== Task ==
Only the lines from the one containing "United States, site lebec_CA-11." through the one containing "genus: Gallirallus" should be printed, exactly as they appear below, with both ends included.

[Stored items from a collection]
- Opening Delimiter -

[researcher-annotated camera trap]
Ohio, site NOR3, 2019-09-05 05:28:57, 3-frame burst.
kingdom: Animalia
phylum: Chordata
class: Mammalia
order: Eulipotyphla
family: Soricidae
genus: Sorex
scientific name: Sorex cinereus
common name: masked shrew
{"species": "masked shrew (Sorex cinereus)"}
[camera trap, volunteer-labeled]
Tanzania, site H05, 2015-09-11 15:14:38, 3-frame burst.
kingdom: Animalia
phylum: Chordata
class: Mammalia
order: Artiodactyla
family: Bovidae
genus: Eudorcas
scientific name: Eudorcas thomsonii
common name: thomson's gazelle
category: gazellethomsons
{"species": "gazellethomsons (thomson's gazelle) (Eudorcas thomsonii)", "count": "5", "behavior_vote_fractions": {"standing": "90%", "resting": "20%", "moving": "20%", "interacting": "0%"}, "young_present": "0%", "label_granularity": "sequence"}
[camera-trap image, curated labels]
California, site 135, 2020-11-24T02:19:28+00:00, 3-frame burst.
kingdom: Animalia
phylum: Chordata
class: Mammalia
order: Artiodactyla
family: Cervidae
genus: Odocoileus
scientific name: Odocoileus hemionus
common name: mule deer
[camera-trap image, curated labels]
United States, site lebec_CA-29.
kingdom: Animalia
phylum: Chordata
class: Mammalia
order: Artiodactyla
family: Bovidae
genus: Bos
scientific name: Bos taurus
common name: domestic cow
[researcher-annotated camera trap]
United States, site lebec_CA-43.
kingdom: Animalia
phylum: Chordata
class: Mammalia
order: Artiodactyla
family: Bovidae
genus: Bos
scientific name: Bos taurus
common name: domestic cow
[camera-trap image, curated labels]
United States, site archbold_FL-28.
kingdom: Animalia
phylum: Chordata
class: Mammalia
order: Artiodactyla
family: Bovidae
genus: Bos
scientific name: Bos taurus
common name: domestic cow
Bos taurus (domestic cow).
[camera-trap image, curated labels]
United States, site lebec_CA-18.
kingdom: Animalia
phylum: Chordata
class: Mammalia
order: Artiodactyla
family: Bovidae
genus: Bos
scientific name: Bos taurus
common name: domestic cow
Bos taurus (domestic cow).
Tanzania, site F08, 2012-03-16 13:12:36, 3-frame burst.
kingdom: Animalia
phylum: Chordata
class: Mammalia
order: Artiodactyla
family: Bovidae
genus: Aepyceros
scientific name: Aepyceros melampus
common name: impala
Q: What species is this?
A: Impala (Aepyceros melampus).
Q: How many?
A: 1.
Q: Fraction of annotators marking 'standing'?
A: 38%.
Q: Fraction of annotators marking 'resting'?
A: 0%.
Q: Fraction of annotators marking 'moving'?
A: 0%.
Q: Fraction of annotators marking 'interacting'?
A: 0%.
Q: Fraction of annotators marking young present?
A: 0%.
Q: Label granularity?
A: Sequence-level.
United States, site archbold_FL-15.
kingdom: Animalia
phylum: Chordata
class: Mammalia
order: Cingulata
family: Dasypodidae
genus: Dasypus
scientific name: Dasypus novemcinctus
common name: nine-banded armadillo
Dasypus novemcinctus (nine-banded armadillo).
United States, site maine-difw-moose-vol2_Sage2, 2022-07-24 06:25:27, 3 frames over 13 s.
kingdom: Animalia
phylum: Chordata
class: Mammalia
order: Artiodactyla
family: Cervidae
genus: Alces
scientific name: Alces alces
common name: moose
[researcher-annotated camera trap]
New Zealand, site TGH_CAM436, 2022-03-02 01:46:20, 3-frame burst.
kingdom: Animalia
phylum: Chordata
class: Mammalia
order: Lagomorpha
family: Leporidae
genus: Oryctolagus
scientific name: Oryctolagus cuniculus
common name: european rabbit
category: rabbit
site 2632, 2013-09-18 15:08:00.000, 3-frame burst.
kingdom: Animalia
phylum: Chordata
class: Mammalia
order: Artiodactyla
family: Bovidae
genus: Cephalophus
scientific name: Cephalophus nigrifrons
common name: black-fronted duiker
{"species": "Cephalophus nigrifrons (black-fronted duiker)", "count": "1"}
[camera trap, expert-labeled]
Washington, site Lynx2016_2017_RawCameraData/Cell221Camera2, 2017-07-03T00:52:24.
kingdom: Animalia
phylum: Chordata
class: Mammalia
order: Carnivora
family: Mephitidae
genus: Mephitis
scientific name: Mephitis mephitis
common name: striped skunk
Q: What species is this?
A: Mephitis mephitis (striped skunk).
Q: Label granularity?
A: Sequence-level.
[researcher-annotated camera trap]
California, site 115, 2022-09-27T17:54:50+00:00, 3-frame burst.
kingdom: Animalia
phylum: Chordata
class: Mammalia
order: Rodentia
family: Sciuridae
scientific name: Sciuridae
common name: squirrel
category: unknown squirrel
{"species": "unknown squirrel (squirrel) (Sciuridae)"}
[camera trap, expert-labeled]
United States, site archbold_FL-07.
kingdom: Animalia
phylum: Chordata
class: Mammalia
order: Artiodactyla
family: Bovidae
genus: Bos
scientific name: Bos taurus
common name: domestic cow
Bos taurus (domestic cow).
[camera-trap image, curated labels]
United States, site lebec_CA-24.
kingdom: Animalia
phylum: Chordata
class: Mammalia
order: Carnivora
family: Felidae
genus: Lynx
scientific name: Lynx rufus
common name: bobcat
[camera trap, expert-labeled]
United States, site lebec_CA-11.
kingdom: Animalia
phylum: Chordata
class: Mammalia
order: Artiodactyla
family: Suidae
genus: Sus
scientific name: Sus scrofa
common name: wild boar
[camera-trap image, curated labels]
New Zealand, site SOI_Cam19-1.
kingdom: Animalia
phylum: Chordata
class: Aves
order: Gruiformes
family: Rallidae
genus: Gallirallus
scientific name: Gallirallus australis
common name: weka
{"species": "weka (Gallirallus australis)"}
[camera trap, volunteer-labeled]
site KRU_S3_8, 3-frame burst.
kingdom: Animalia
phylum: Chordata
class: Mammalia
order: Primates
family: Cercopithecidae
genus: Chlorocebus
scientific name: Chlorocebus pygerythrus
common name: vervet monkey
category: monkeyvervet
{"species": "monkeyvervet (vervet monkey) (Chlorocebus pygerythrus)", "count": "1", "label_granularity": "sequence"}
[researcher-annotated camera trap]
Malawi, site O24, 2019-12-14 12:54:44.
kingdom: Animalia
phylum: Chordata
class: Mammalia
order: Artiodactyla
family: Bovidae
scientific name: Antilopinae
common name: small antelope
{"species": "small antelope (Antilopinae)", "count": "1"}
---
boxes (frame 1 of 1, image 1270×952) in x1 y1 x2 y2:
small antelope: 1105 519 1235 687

- Closing Delimiter -

== Problem solution ==
United States, site lebec_CA-11.
kingdom: Animalia
phylum: Chordata
class: Mammalia
order: Artiodactyla
family: Suidae
genus: Sus
scientific name: Sus scrofa
common name: wild boar
[camera-trap image, curated labels]
New Zealand, site SOI_Cam19-1.
kingdom: Animalia
phylum: Chordata
class: Aves
order: Gruiformes
family: Rallidae
genus: Gallirallus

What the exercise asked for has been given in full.